The man who invented instant ramen
In heaven, play a round of golf for me. Then, make yourself some ramen.
Momofuku Ando
Instant noodle inventor Momofuku Ando loved golf so much that he dreamed of dying on the golf course. When he passed away in 2007, the number eighty-six billion circulated in his obituaries. That was the number of servings of instant noodles we consumed on earth the previous year. It comes to nearly twelve bowls for every person on the planet.
Ando didn’t invent the instant noodles until he was forty-eight years old. After he lost his company following a chain-reaction bankruptcy, he built a wooden shack in his back garden, where he spent most of 1957 and 1958. Ando got the idea from the food shortages in Japan in the decades following the Second World War. The government recommended that people eat bread for sustenance, but Ando thought the more familiar noodles would be better. Noodle companies at the time were too small and unstable to supply the country, so Ando started his experiments looking for a winning formula.
His noodles were the product of failure upon failure. No one knows what kept him going in the early years. The breakthrough came after his wife dipped noodles into hot oil – frying didn’t only dry the noodles but also left small holes in the surface that made them highly absorbent. For flavoring, Ando sprayed the noodles with chicken stock before frying.
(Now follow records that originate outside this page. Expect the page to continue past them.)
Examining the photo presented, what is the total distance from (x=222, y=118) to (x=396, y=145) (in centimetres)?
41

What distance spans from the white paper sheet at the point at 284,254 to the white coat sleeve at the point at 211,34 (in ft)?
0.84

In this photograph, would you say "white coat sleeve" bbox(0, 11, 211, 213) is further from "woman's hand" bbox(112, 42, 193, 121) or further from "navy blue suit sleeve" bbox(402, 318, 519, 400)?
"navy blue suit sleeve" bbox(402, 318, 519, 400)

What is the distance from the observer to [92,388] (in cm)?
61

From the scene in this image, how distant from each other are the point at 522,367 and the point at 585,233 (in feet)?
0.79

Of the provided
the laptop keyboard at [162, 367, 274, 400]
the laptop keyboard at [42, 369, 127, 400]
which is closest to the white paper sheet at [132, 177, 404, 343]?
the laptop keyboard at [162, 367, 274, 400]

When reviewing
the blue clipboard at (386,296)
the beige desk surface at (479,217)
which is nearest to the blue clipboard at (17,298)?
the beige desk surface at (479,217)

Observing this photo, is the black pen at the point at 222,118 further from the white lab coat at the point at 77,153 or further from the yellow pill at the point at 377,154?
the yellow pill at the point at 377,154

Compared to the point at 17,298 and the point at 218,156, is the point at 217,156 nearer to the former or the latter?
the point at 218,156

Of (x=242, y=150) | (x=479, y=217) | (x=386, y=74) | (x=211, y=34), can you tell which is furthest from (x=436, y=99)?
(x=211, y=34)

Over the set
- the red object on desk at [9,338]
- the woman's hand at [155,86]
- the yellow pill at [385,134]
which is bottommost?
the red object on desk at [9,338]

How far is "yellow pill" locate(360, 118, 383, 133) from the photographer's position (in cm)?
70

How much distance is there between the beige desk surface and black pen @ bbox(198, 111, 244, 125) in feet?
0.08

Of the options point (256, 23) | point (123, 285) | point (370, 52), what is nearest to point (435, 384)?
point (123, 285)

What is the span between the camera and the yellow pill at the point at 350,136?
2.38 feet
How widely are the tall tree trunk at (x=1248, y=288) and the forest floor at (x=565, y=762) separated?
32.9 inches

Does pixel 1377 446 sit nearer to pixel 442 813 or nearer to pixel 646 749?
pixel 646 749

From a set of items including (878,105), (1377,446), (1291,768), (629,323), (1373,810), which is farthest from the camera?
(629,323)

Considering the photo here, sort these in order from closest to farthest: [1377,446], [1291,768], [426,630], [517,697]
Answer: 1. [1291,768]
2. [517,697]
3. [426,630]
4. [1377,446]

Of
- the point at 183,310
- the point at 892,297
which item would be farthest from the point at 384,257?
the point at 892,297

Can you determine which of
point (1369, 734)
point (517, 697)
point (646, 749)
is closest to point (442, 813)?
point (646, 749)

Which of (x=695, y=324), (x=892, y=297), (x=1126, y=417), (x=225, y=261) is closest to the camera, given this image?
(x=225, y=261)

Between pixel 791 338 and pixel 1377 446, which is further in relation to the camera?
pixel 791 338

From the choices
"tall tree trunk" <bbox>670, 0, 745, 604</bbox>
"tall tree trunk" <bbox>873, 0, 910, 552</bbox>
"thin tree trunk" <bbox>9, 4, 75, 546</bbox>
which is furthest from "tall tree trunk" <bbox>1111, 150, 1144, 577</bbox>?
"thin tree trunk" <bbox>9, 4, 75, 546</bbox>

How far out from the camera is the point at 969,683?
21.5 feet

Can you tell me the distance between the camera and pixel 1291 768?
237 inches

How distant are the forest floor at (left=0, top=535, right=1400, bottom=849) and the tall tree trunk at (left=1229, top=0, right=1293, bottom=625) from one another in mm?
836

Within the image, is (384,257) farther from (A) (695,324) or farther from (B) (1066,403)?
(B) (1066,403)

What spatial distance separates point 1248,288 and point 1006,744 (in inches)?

The first packets of instant noodles went on sale in August 1958. They went under the name “Chikin Ramen” after Ando misspelled the word chicken. It stuck and became a huge success. His company Nissin Food Products continued to innovate. In 1971 it launched Ando’s new invention – the cup of noodles – which sparked massive popularity overseas. An early product endorsement was Nissin’s advertisement campaign in the early 1990s that featured Arnold Schwarzenegger, who got superhuman strength from eating cup noodles.
While tasty, instant noodles on their own are not a marvel of nutrition. There are reports of students who develop scurvy after living on a diet consisting of plain pasta and instant noodles. A bowl of traditional ramen also contains meat, egg, shiitake, and scallions. Momofuku Ando loved his noodles and ate them every day. He lived to be 96 years old. As he famously put it: “mankind is noodlekind.”